§ **WRITTEN REQUEST**
Please put the entries into a two-column CSV with the headers entry and answer, starting at the line containing "How much of" and ending at the last entry. Give one row for each entry, with its text and its answer each in a single quoted field and any line breaks replaced by spaces.

§ **INFORMATION PROVIDED**
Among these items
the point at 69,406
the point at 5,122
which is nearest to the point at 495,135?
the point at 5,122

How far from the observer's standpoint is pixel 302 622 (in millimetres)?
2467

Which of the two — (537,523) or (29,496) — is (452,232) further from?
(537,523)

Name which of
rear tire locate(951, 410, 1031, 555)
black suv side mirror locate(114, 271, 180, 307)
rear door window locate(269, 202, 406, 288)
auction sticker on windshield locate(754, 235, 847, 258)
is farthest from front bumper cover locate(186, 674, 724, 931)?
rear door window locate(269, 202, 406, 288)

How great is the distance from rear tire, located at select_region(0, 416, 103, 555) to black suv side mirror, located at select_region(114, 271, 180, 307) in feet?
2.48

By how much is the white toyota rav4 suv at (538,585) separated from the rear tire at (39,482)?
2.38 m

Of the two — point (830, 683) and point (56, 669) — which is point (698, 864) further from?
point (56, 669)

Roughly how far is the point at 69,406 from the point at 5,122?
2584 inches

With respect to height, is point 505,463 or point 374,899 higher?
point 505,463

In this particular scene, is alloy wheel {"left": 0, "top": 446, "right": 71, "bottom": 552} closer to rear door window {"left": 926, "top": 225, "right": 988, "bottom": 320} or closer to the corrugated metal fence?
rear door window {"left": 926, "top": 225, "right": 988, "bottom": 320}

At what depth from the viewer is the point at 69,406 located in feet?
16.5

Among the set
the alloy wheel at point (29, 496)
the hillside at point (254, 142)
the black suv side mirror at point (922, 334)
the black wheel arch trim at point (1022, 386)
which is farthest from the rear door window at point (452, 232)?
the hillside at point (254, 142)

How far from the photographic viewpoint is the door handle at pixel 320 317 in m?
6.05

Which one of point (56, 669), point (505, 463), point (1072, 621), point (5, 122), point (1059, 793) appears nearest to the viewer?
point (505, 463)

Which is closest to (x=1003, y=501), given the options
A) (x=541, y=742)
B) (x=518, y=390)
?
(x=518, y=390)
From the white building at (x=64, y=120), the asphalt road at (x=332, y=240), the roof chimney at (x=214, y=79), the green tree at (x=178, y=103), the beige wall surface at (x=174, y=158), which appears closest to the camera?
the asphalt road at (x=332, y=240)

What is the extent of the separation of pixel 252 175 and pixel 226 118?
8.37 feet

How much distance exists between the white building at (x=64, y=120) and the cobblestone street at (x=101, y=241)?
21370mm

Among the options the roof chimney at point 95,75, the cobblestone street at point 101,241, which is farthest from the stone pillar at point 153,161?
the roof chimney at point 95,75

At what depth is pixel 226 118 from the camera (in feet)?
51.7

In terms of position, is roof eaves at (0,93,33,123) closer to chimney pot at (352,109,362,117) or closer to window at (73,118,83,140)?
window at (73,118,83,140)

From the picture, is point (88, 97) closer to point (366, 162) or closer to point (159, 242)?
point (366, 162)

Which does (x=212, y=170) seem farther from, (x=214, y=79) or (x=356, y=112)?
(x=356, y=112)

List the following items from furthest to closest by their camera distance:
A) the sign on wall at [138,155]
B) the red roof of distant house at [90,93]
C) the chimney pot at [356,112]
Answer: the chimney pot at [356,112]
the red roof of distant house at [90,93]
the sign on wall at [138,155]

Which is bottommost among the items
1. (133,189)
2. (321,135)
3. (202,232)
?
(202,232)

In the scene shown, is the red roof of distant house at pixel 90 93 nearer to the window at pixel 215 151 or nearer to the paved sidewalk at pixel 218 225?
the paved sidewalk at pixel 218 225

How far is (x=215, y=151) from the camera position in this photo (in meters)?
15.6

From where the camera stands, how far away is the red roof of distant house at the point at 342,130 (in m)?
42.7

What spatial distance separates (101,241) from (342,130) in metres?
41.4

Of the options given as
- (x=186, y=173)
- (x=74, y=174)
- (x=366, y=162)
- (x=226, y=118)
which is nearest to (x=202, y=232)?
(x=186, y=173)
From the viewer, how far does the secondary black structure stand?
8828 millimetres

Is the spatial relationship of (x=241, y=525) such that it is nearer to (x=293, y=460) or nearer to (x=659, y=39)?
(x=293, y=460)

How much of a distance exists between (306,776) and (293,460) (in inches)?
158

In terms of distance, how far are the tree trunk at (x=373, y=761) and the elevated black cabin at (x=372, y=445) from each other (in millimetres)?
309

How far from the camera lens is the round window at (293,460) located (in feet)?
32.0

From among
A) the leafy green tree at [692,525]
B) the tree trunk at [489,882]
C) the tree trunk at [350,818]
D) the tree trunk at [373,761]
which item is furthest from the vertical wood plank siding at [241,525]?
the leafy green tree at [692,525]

§ **COMPLETED TASK**
entry,answer
"How much of a distance exists between (306,776) and (293,460) (in inches)?","158"
"In terms of distance, how far are the tree trunk at (x=373, y=761) and the elevated black cabin at (x=372, y=445) from each other (in millimetres)?","309"
"How far from the camera lens is the round window at (293,460) located (in feet)?","32.0"
"From among A) the leafy green tree at [692,525] B) the tree trunk at [489,882] C) the tree trunk at [350,818] D) the tree trunk at [373,761] which item is furthest from the vertical wood plank siding at [241,525]?","the leafy green tree at [692,525]"